My good friend Joe Ahearn sent me an interesting article a few weeks ago—“Constructing Meaning When Reading Poetry: An Expert-Novice Study”, by Joan Peskin of the University of Tornoto. It appeared in the journal Cognition and Instruction (Vol 16, No. 3. [1998]). The study (though limited to only 16 subjects) purports to compare how “experts” construct meaning while reading poems to how “novices” construct meaning while reading poems.
It seems like a useful idea, but, in practice, the study seems only to confirm that expert readers are experts because they’re more highly trained and have developed a couple of reliable strategies (“textbase” and “the situation model”) from the network of references, structures, quotes, forms, and patterns they’ve accumulated in their reading histories; also that having difficulty reading poetry makes it less likely that one will enjoy reading poetry. Didn't we know those things already?
Now, this article is from 1998, which on one hand seems pretty dated, but on the other hand seems quite recent, especially given the fact that there seems to have been little or no study done on this topic since Peskin. But I have to say I have a couple of problems with Peskin’s approach.

§ Challenge A: Switch "expert readers" to "skilled readers" and write out the part of the passage on reading poetry that opens with the words containing "It seems like" and closes with "with Peskin’s approach.".
The passage on reading poetry has no connection to the entries that come after it.

§ Supplied records:
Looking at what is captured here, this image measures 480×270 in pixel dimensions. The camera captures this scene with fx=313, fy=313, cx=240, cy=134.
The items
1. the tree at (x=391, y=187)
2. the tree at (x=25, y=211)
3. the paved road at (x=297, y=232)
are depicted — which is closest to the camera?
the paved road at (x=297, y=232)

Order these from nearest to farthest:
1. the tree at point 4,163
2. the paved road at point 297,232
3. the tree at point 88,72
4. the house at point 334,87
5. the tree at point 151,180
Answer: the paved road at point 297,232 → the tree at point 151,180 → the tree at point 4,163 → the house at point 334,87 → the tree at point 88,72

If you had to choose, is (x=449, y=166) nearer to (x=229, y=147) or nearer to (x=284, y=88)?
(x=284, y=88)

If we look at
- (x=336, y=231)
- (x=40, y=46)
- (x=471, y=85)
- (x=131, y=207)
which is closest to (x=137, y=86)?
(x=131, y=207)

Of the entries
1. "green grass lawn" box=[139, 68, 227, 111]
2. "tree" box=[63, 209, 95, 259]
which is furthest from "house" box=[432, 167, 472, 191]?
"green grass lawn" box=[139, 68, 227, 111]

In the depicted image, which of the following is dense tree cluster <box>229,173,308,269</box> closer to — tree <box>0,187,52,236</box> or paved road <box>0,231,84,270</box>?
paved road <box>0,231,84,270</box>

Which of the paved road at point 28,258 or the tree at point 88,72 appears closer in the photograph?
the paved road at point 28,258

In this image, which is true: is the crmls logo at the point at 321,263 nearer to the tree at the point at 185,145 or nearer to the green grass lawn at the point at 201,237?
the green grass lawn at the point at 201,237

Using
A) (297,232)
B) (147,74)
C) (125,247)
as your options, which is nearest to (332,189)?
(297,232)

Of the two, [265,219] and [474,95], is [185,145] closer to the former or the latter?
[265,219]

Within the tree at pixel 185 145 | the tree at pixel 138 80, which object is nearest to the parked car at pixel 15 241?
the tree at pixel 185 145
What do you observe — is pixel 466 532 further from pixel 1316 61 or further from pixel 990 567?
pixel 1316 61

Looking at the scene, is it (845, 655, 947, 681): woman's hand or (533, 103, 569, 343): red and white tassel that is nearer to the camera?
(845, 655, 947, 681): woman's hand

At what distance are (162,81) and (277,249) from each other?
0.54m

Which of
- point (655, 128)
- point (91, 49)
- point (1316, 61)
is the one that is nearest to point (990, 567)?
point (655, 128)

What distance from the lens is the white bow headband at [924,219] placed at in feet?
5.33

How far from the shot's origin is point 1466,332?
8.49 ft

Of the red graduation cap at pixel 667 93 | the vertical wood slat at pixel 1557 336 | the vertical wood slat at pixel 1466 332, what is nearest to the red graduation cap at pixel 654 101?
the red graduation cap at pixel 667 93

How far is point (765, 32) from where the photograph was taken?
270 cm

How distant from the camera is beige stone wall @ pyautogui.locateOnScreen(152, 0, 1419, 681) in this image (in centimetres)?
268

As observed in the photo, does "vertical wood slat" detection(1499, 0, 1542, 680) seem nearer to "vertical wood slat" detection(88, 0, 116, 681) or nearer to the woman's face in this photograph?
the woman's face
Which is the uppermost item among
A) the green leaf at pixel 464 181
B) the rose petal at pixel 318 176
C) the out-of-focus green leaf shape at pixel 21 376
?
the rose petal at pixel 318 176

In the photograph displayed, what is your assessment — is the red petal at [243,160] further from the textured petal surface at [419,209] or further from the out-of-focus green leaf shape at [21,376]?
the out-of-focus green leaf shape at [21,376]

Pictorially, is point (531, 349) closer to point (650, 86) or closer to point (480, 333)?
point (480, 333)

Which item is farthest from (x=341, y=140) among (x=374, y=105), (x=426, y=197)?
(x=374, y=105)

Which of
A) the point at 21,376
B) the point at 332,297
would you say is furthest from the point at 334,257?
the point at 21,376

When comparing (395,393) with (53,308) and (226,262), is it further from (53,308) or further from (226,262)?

§ Challenge B: Duplicate the part of the entries that opens with the line containing "Order these from" and closes with the line containing "5. the tree at point 151,180".

§ Correct response A:
It seems like a useful idea, but, in practice, the study seems only to confirm that skilled readers are experts because they’re more highly trained and have developed a couple of reliable strategies (“textbase” and “the situation model”) from the network of references, structures, quotes, forms, and patterns they’ve accumulated in their reading histories; also that having difficulty reading poetry makes it less likely that one will enjoy reading poetry. Didn't we know those things already?
Now, this article is from 1998, which on one hand seems pretty dated, but on the other hand seems quite recent, especially given the fact that there seems to have been little or no study done on this topic since Peskin. But I have to say I have a couple of problems with Peskin’s approach.

§ Correct response B:
Order these from nearest to farthest:
1. the tree at point 4,163
2. the paved road at point 297,232
3. the tree at point 88,72
4. the house at point 334,87
5. the tree at point 151,180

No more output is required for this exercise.